*Selected text*
★ ★ ★ ★

Plaintiff-Appellant,

v.

BRENT M. FERREL and GLASHEEN,

VALLES, AND INDERMAN LLP,

Defendants-Appellees.

APPEAL FROM THE DISTRICT COURT OF SANDOVAL COUNTY
James A. Noel, District Judge

Paul Mueller

Rio Rancho, NM

Pro Se Appellant

Jaramillo Touchet, LLC

David J. Jaramillo

Albuquerque, NM

for Appellees

MEMORANDUM OPINION

MEDINA, Judge.

{1}       Plaintiff appeals the entry of adverse summary judgments concluding he failed to bring this malpractice action within the four years prescribed by NMSA 1978, Section 37-1-4 (1880). This Court issued a notice of proposed disposition proposing to affirm the judgments below. Defendants have filed a memorandum in opposition to that proposed disposition, which we have duly considered. Remaining unpersuaded that the district court committed error, we now affirm.

{2}       Plaintiff’s memorandum asks this Court to consider new evidence, which he alleges would establish “reasonable doubt” about facts relied upon by the district court in granting summary judgment. [MIO 1, 12-15, 16-17] We note that as more fully explained in our notice of proposed summary disposition, any grant of summary judgment is premised upon the existence of undisputed facts and the absence of any dispute regarding the relevant facts in this case was established by the parties’ filings below. [CN 2-3] As a result, the “reasonable doubt” standard of proof has no bearing on any issue before this Court. See Rule 1-056(C) NMRA (authorizing summary judgments only where the documents filed establish that “there is no genuine issue as to any material fact”).

{3}       We further note that the new evidence attached to Plaintiff’s memorandum does not appear in the record of proceedings below. Plaintiff does not suggest that this material was presented to the district court at any point, and it is a basic principle of appellate review that “[m]atters outside the record present no issue for review.” Kepler v. Slade, 1995-NMSC-035, ¶ 13, 119 N.M. 802, 896 P.2d 482 (internal quotation marks and citation omitted). For this reason, this Court “will not consider and [an appellant] should not refer to matters not of record.” In re Aaron L., 2000-NMCA-024, ¶ 27, 128 N.M. 641, 996 P.2d 431. Accordingly, we cannot consider the evidence that Plaintiff has attached to his memorandum.

★ ★ ★ ★

*Data section*
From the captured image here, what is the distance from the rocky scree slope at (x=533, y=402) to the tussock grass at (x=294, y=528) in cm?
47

★ ★ ★ ★

*Objectives*
A: Set down the portion of the memorandum opinion between "Jaramillo Touchet, LLC" and "we now affirm.", inclusive.
B: According to the memorandum opinion, within how many years does NMSA 1978, Section 37-1-4 require the malpractice action to be brought?

*Answers to the tasks*
A:
Jaramillo Touchet, LLC

David J. Jaramillo

Albuquerque, NM

for Appellees

MEMORANDUM OPINION

MEDINA, Judge.

{1}       Plaintiff appeals the entry of adverse summary judgments concluding he failed to bring this malpractice action within the four years prescribed by NMSA 1978, Section 37-1-4 (1880). This Court issued a notice of proposed disposition proposing to affirm the judgments below. Defendants have filed a memorandum in opposition to that proposed disposition, which we have duly considered. Remaining unpersuaded that the district court committed error, we now affirm.

B: Four years.